TRY IT: Reproduced exactly, the lines from the start of the material through the line containing "(d) _______ refers" should be the whole answer, with pictures excluded.

Top of INFORMATION PROVIDED

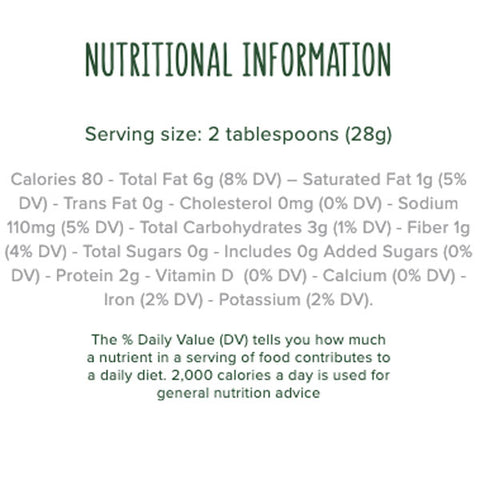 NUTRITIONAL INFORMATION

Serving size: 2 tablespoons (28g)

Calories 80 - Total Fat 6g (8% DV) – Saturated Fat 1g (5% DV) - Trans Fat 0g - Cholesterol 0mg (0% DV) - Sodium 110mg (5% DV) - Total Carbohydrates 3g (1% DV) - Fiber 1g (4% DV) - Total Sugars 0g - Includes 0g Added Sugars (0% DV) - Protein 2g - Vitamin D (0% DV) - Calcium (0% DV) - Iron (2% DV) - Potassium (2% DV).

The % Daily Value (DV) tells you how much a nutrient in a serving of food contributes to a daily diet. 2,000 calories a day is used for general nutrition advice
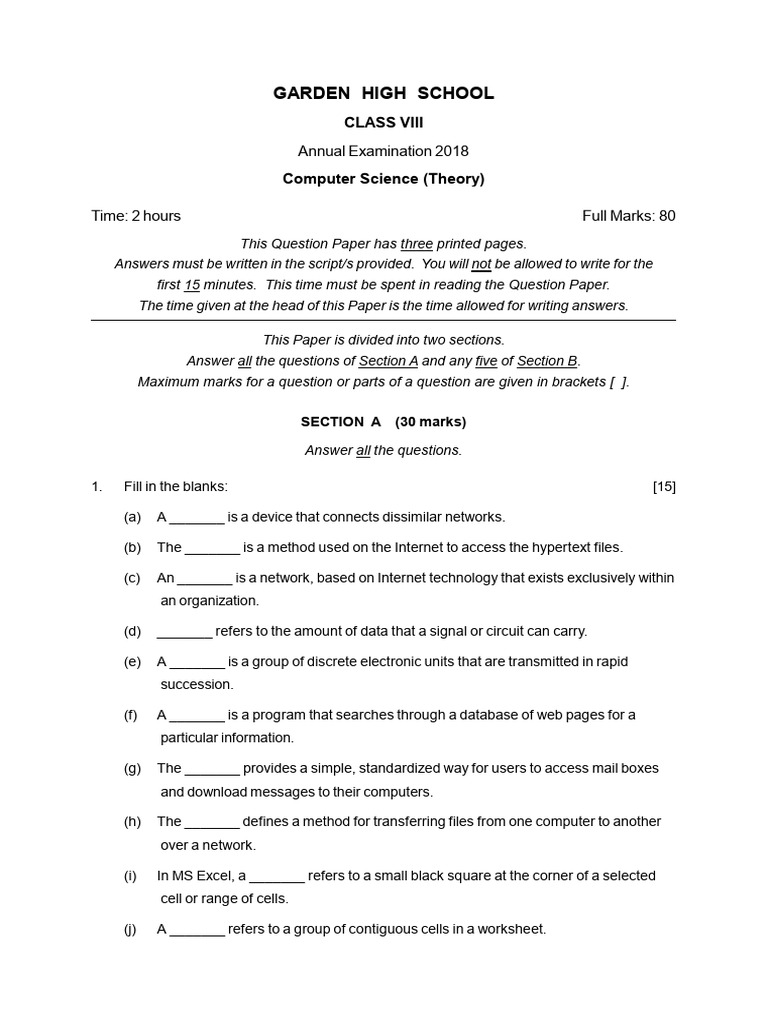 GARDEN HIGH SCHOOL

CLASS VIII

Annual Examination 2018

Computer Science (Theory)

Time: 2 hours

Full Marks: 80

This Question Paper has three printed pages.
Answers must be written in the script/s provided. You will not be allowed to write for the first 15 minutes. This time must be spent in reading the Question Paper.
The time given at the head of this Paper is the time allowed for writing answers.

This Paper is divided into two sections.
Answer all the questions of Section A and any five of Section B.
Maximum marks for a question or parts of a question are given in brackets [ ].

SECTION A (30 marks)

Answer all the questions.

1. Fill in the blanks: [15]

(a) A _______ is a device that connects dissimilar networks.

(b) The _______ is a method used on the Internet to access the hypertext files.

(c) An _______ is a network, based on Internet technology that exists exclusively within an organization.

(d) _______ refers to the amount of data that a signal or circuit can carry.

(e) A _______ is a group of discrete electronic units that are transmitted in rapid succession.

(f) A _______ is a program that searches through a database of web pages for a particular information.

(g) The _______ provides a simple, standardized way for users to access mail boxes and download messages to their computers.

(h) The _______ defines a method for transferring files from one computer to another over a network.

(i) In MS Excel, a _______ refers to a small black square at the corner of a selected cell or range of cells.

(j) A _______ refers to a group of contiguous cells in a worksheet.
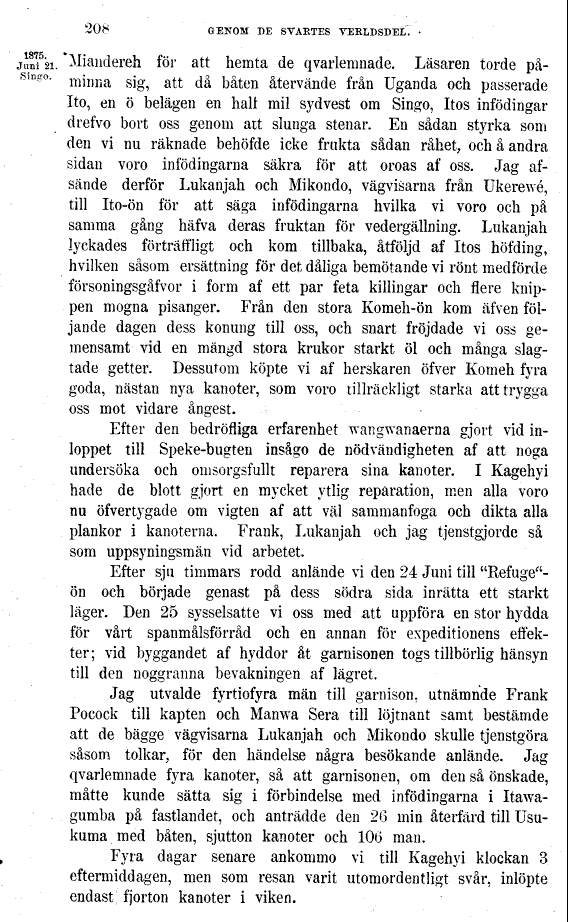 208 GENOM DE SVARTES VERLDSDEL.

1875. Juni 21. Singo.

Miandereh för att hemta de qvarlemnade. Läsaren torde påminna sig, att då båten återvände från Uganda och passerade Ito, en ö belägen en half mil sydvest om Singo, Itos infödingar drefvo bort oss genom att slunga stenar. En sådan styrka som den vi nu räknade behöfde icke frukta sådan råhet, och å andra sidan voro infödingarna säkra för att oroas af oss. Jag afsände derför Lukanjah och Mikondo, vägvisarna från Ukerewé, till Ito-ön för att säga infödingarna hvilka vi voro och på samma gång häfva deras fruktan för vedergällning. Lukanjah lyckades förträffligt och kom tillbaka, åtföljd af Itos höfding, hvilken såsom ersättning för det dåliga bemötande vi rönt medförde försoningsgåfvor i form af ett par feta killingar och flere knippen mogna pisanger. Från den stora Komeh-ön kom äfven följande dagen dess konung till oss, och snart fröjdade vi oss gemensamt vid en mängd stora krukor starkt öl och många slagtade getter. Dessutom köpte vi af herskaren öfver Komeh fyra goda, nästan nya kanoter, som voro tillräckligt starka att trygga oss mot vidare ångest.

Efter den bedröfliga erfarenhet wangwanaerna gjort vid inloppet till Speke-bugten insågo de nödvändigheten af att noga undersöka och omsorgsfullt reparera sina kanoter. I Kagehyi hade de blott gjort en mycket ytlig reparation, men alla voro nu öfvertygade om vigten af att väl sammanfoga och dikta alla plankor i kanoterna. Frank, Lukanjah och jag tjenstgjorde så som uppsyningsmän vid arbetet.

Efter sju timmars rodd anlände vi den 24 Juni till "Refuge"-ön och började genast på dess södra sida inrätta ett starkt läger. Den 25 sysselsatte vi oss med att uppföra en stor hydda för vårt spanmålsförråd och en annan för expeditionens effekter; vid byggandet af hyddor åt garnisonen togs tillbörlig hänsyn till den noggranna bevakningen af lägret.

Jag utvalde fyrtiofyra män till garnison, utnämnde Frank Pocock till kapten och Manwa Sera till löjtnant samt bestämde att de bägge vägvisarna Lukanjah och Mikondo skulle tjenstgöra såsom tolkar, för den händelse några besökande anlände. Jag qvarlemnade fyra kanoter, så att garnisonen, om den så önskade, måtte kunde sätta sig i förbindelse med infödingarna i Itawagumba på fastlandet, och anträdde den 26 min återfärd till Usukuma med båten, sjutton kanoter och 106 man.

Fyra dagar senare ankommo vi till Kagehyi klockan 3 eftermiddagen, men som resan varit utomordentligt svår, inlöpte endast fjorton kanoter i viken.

Bottom of INFORMATION PROVIDED

EXERCISE RESULT:
 NUTRITIONAL INFORMATION

Serving size: 2 tablespoons (28g)

Calories 80 - Total Fat 6g (8% DV) – Saturated Fat 1g (5% DV) - Trans Fat 0g - Cholesterol 0mg (0% DV) - Sodium 110mg (5% DV) - Total Carbohydrates 3g (1% DV) - Fiber 1g (4% DV) - Total Sugars 0g - Includes 0g Added Sugars (0% DV) - Protein 2g - Vitamin D (0% DV) - Calcium (0% DV) - Iron (2% DV) - Potassium (2% DV).

The % Daily Value (DV) tells you how much a nutrient in a serving of food contributes to a daily diet. 2,000 calories a day is used for general nutrition advice
 GARDEN HIGH SCHOOL

CLASS VIII

Annual Examination 2018

Computer Science (Theory)

Time: 2 hours

Full Marks: 80

This Question Paper has three printed pages.
Answers must be written in the script/s provided. You will not be allowed to write for the first 15 minutes. This time must be spent in reading the Question Paper.
The time given at the head of this Paper is the time allowed for writing answers.

This Paper is divided into two sections.
Answer all the questions of Section A and any five of Section B.
Maximum marks for a question or parts of a question are given in brackets [ ].

SECTION A (30 marks)

Answer all the questions.

1. Fill in the blanks: [15]

(a) A _______ is a device that connects dissimilar networks.

(b) The _______ is a method used on the Internet to access the hypertext files.

(c) An _______ is a network, based on Internet technology that exists exclusively within an organization.

(d) _______ refers to the amount of data that a signal or circuit can carry.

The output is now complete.